**Supplied records:**
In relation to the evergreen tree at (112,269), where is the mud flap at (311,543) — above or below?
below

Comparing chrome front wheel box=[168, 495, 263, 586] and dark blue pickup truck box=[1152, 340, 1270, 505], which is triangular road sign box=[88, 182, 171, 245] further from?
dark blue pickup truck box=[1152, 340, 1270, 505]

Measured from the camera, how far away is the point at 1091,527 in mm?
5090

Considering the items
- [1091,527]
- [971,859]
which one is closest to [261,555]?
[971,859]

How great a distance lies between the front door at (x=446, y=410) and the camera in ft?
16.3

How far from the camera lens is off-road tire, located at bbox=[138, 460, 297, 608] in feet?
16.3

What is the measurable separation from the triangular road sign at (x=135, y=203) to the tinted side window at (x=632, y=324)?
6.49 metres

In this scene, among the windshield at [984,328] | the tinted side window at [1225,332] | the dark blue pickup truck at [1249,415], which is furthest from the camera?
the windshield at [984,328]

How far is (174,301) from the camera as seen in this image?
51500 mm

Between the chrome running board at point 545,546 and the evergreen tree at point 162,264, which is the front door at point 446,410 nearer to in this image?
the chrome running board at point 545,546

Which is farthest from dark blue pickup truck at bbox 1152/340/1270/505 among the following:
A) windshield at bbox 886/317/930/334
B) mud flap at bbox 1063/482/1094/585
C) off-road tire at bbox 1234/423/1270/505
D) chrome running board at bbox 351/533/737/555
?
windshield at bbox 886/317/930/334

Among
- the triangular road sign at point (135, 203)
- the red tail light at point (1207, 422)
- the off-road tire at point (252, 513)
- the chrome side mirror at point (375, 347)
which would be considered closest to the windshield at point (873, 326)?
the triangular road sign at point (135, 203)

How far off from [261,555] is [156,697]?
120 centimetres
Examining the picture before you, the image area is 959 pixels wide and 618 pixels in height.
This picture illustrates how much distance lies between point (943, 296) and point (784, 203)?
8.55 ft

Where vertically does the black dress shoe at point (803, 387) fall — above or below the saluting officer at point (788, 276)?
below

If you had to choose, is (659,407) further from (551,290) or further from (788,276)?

**The exercise:** Rewrite the listing above with "evergreen tree" swapped for "pine tree" everywhere, leaving every other word as it is.

**Answer for this exercise:**
In relation to the pine tree at (112,269), where is the mud flap at (311,543) — above or below?
below

Comparing chrome front wheel box=[168, 495, 263, 586] and dark blue pickup truck box=[1152, 340, 1270, 505], which is triangular road sign box=[88, 182, 171, 245] further from?
dark blue pickup truck box=[1152, 340, 1270, 505]

Measured from the camera, how far away is the point at 1091,527 in mm?
5090

Considering the items
- [1091,527]
- [971,859]
which one is closest to [261,555]?
[971,859]

How great a distance lies between the front door at (x=446, y=410) and the camera in ft?
16.3

How far from the camera lens is off-road tire, located at bbox=[138, 460, 297, 608] in feet?
16.3

What is the measurable separation from the triangular road sign at (x=135, y=203) to the tinted side window at (x=632, y=324)?
6.49 metres

In this scene, among the windshield at [984,328] | the tinted side window at [1225,332] | the dark blue pickup truck at [1249,415], which is furthest from the camera?
the windshield at [984,328]

How far is (174,301) from the camera as seen in this image?
51500 mm

Between the chrome running board at point 545,546 and the pine tree at point 162,264, which is the front door at point 446,410 nearer to in this image?
the chrome running board at point 545,546

Which is farthest from dark blue pickup truck at bbox 1152/340/1270/505 among the following:
A) windshield at bbox 886/317/930/334
B) mud flap at bbox 1063/482/1094/585
C) off-road tire at bbox 1234/423/1270/505
D) chrome running board at bbox 351/533/737/555
?
windshield at bbox 886/317/930/334

Among
- the triangular road sign at point (135, 203)
- the red tail light at point (1207, 422)
- the off-road tire at point (252, 513)
- the chrome side mirror at point (375, 347)
which would be considered closest to the windshield at point (873, 326)?
the triangular road sign at point (135, 203)

How far off from [261,555] is [156,697]?
120 centimetres
Examining the picture before you, the image area is 959 pixels wide and 618 pixels in height.
This picture illustrates how much distance lies between point (943, 296) and point (784, 203)?
8.55 ft

Where vertically does the black dress shoe at point (803, 387) fall — above or below the saluting officer at point (788, 276)?
below

If you had to choose, is (659,407) further from (551,290) or further from (788,276)?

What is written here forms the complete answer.